Wiederkehrende Themen sind dabei u. a. die Frage, wie Staat und Kirchen – im Fall der Trauerfeiern verbunden in einer res mixtae, insofern die Interessen beider berührt sind, sie aber dennoch als eigenständige Akteure erkennbar bleiben müssen – miteinander kooperieren: Die rechtlichen Grundlagen dafür entfaltet Ansgar Hense, theologisch wird das Verhältnis reflektiert von Alexander Saberschinsky (katholisch) und Michael Meyer-Blanck (evangelisch). Herausfordernd für das kirchliche Handeln ist besonders der Beitrag von Alexander Thumfarth, der politikwissenschaftlich (und zugleich »grün« identifiziert) auf den Abschlussbericht der Kommission »Weltanschauungen, Religionsgemeinschaften und Staat« von Bündnis 90/Die Grünen rekurriert. Dabei hebt er auf die performative Dimension des Rituals ab. Dieses bringe ein »Wir« zur Darstellung, aber bilde eben darin auch die gesellschaftlichen Differenzen ab. Die »Botschaft der politisch-religiös Gemeinten und politisch-religiös Nicht-Gemeinten, der politisch-religiös Zugehörigen und der politisch-religiös Nicht-Zugehörigen […] wird sicher verstanden.« (86) Im Trauerritual gehe es auch um die Frage, wer in das gesellschaftliche »Wir« inkludiert ist. Religiöse Pluralisierung und Konfessionslosigkeit müsse deshalb auch in die Performanz des Rituals integriert sein.

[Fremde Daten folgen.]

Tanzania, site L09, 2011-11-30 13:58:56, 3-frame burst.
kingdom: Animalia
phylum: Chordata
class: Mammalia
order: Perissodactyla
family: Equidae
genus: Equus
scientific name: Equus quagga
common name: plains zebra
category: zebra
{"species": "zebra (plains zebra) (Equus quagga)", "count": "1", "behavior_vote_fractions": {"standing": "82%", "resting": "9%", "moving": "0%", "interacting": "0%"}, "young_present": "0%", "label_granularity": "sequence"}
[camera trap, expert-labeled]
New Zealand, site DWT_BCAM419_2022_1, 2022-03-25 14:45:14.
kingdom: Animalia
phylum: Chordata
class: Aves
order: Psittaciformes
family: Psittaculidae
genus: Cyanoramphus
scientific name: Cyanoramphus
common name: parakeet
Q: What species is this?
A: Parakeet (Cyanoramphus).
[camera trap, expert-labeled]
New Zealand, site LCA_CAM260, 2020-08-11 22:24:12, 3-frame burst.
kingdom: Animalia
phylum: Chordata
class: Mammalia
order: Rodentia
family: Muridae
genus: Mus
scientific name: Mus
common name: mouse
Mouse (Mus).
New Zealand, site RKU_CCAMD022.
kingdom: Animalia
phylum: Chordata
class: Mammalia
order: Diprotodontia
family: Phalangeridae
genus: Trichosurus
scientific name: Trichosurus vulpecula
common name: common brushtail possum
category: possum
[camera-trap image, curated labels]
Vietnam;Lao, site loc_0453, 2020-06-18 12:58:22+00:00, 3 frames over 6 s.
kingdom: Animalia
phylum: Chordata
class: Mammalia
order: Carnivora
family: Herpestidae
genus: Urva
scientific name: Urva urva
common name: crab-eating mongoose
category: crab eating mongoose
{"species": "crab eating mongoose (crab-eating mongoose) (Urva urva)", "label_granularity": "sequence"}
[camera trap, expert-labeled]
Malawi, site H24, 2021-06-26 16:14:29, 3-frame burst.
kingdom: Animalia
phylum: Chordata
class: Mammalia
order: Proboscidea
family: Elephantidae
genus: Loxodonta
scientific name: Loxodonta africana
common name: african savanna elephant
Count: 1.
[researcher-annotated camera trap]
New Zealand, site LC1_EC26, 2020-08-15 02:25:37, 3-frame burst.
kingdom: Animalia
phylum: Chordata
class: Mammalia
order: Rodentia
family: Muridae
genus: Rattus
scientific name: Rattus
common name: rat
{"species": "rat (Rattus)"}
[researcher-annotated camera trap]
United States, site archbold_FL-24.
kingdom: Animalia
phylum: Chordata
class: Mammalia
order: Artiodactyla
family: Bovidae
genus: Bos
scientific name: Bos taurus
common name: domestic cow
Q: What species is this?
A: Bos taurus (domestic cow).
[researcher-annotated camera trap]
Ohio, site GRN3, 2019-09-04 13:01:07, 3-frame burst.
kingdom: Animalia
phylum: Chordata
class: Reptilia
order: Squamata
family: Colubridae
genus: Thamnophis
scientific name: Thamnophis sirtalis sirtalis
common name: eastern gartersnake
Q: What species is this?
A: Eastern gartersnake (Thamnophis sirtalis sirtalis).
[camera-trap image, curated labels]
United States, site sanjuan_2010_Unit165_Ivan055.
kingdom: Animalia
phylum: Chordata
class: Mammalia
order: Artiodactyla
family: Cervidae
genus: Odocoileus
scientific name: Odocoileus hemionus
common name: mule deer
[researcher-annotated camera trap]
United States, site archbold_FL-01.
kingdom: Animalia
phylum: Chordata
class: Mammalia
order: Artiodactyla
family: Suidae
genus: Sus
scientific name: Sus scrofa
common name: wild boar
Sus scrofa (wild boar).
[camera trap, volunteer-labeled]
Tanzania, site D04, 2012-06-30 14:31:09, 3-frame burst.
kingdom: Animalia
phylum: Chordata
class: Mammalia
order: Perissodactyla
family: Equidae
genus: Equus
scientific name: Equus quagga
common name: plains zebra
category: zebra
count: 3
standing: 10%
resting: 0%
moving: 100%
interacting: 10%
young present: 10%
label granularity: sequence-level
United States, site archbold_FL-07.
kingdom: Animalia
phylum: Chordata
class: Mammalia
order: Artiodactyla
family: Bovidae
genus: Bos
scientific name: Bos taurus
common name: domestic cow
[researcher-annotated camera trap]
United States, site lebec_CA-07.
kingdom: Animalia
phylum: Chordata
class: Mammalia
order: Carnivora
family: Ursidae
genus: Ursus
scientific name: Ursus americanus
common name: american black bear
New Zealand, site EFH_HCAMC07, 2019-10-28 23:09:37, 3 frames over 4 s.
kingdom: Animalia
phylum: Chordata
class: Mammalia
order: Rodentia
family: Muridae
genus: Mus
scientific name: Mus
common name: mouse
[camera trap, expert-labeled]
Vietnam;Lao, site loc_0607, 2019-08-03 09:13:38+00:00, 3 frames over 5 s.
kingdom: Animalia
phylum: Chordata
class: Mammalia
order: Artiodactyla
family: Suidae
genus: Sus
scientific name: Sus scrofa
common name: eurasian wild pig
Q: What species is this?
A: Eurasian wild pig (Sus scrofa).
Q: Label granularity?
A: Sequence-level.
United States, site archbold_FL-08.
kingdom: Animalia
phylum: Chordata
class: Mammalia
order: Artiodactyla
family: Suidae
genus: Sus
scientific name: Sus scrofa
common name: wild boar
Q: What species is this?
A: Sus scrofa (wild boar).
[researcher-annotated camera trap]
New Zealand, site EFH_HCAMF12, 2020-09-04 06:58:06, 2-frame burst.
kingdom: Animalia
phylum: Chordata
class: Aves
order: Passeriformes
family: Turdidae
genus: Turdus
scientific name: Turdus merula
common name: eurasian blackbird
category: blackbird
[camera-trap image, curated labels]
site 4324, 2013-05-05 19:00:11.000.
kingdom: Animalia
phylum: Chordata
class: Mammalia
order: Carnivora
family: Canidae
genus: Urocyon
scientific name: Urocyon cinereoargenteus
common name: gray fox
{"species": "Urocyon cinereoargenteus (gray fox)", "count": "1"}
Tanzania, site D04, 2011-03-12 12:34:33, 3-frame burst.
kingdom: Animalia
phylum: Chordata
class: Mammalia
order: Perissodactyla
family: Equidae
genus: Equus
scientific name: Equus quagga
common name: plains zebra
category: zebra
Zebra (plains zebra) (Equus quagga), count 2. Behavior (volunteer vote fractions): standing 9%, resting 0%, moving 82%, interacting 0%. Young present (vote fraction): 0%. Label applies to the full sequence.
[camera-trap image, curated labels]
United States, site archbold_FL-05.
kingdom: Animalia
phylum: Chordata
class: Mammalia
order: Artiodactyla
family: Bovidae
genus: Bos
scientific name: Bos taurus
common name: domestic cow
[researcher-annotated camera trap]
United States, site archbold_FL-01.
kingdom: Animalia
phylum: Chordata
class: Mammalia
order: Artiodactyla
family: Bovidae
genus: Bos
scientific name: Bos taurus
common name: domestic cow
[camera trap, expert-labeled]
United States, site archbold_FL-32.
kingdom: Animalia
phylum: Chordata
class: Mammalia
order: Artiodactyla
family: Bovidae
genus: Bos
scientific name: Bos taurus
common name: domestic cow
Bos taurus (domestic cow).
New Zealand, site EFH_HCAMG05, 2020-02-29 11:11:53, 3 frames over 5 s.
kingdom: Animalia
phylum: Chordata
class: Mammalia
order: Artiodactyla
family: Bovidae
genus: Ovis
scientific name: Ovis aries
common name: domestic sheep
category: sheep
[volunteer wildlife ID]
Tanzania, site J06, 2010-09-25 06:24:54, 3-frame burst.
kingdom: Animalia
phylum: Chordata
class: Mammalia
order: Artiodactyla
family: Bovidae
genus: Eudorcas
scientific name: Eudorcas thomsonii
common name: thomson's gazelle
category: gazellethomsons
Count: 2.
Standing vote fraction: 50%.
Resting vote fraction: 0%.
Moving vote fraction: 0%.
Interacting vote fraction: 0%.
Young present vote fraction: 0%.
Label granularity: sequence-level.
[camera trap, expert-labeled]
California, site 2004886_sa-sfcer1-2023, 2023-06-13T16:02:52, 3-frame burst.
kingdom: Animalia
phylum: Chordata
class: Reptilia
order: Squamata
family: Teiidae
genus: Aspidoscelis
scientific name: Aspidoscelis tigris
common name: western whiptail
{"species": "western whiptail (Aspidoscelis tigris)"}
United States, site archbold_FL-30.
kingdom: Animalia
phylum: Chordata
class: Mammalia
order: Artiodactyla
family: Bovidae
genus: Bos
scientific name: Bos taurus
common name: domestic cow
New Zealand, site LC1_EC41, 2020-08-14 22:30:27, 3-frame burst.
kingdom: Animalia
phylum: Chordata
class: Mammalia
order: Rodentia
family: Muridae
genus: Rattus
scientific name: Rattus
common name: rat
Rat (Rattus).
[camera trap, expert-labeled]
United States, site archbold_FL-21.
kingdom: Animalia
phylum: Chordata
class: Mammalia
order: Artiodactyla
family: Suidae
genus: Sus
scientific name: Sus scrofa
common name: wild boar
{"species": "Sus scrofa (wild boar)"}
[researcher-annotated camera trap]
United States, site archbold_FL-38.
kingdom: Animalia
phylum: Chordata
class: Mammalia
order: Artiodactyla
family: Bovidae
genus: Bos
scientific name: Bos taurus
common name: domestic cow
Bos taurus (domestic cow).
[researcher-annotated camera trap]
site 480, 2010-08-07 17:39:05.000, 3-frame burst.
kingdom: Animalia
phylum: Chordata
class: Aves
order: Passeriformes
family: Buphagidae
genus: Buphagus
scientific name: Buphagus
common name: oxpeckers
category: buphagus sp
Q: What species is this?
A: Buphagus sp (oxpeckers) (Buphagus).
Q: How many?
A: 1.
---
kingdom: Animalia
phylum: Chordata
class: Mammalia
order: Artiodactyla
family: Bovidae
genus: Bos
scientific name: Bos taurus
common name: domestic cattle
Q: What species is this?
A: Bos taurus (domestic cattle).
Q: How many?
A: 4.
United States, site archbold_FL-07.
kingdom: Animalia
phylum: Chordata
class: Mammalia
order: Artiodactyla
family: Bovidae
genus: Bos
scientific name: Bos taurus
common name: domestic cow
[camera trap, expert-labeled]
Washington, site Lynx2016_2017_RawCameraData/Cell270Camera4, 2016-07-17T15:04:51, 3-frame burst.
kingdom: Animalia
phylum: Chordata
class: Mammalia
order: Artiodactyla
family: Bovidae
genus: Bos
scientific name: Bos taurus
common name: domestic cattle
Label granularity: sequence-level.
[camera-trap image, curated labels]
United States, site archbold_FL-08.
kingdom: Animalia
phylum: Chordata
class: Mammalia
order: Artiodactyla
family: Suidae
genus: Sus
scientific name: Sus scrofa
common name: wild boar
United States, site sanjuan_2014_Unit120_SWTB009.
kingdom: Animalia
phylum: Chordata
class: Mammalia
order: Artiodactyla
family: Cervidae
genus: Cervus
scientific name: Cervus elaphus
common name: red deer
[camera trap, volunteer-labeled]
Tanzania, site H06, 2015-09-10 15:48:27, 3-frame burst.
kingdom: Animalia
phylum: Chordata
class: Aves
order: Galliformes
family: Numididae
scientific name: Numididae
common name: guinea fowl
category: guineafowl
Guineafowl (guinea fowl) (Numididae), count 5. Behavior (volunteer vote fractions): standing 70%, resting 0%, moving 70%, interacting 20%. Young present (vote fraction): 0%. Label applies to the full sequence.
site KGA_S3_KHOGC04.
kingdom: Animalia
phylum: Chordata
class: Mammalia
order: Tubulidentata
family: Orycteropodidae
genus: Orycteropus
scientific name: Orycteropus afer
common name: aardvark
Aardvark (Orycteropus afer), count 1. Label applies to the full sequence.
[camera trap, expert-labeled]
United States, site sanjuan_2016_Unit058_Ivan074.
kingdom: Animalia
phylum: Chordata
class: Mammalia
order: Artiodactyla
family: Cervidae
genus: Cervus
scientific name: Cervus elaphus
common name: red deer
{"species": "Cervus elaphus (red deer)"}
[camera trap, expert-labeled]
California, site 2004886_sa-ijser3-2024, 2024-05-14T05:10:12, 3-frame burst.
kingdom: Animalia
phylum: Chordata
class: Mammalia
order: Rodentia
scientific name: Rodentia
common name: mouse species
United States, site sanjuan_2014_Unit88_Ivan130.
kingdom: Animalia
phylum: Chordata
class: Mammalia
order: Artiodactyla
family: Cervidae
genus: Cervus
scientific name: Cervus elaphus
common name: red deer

Die abschließenden Beiträge von Winfried Haunerland, Jochen M. Arnold und Stephan Winter beschäftigen sich aus theologischer Sicht mit der Frage, ob multireligiöse Feiern eine Zukunftsperspektive darstellen – mit unterschiedlichem Ergebnis. Viele der angeschnittenen Probleme und Sichtweisen sind bekannt aus Überlegungen, die z. B. im Zusammenhang mit Gottesdiensten zum Schulanfang angestellt worden sind. Strittig ist insbeson-dere die Frage, welche Gebetspraxis über die Religionsgrenzen hinweg theologisch, aber auch im wechselseitigen Respekt vor dem Glauben der jeweils anderen Religionsgemeinschaften angemessen ist. Letztlich geht es dabei auch um das Verhältnis der gottesdienstlichen Praxis zum theologischen Nachdenken über diese Praxis. Verändern überzeugende Erfahrungen des gemeinsamen Gebetes auch das Nachdenken darüber? Das fragt Stephan Winter am Schluss seines Beitrags. Auf ähnlicher Spur schreibt Alexander Saberschinsky: »Wird Gottesdienst hier nicht zum theologischen Erkenntnisort für die theologische Diskussion?« (110)
Insgesamt liegt ein anregender Band zu einem politisch und theologisch wichtigen umstrittenen Problemfeld vor, das wohl leider auch in Zukunft bedeutungsvoll bleiben wird.